### What you are asked to do
Each entry is to be retyped without alteration, and no picture is to be included.

### Supplied records
○ ○ ○ ○ ○
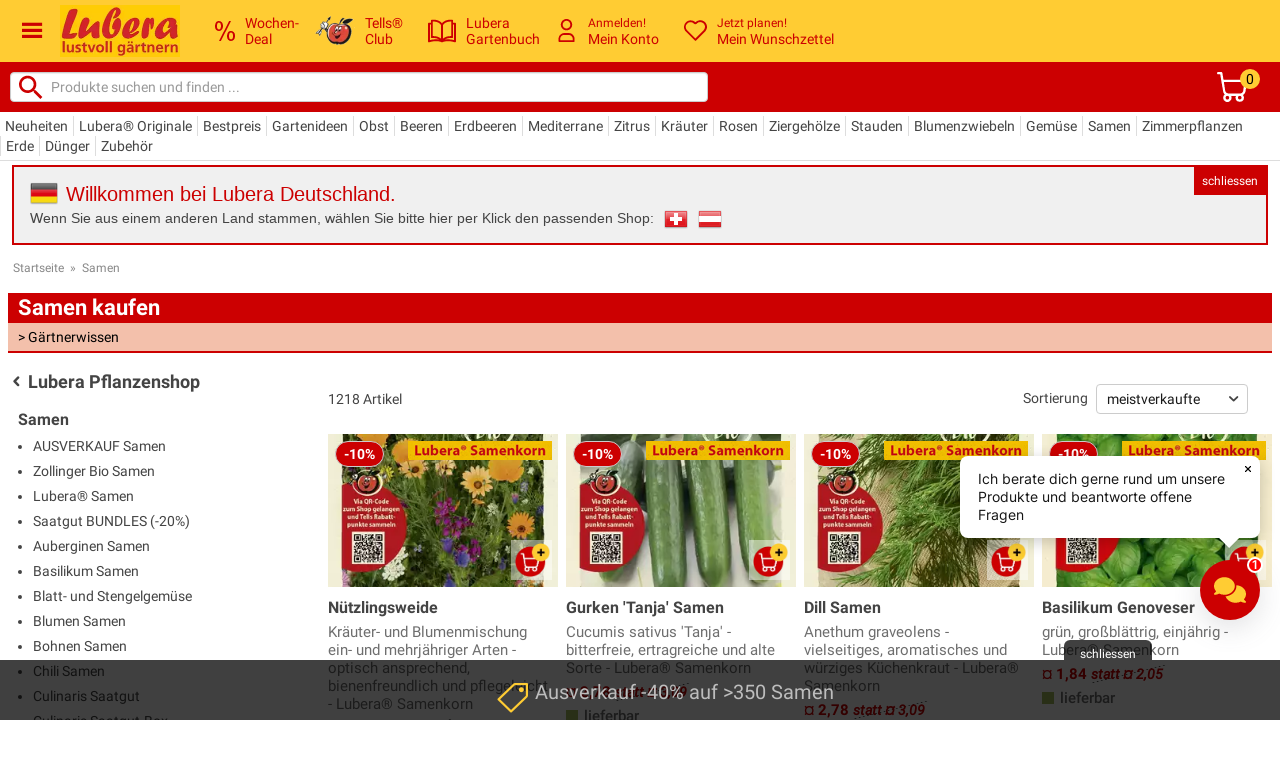

--- FILE ---
content_type: text/plain; charset=utf-8
request_url: https://firestore.googleapis.com/google.firestore.v1.Firestore/Listen/channel?VER=8&database=projects%2Fkitchx-iris%2Fdatabases%2F(default)&RID=98234&CVER=22&X-HTTP-Session-Id=gsessionid&zx=w6devlka2oxj&t=1
body_size: -133
content:
51
[[0,["c","hvMU5olMV1NpbbmwEibmsQ","",8,12,30000]]]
○ ○ ○ ○ ○
### Exercise solution
--- FILE ---
content_type: text/plain; charset=utf-8
request_url: https://firestore.googleapis.com/google.firestore.v1.Firestore/Listen/channel?VER=8&database=projects%2Fkitchx-iris%2Fdatabases%2F(default)&RID=98234&CVER=22&X-HTTP-Session-Id=gsessionid&zx=w6devlka2oxj&t=1
body_size: -133
content:
51
[[0,["c","hvMU5olMV1NpbbmwEibmsQ","",8,12,30000]]]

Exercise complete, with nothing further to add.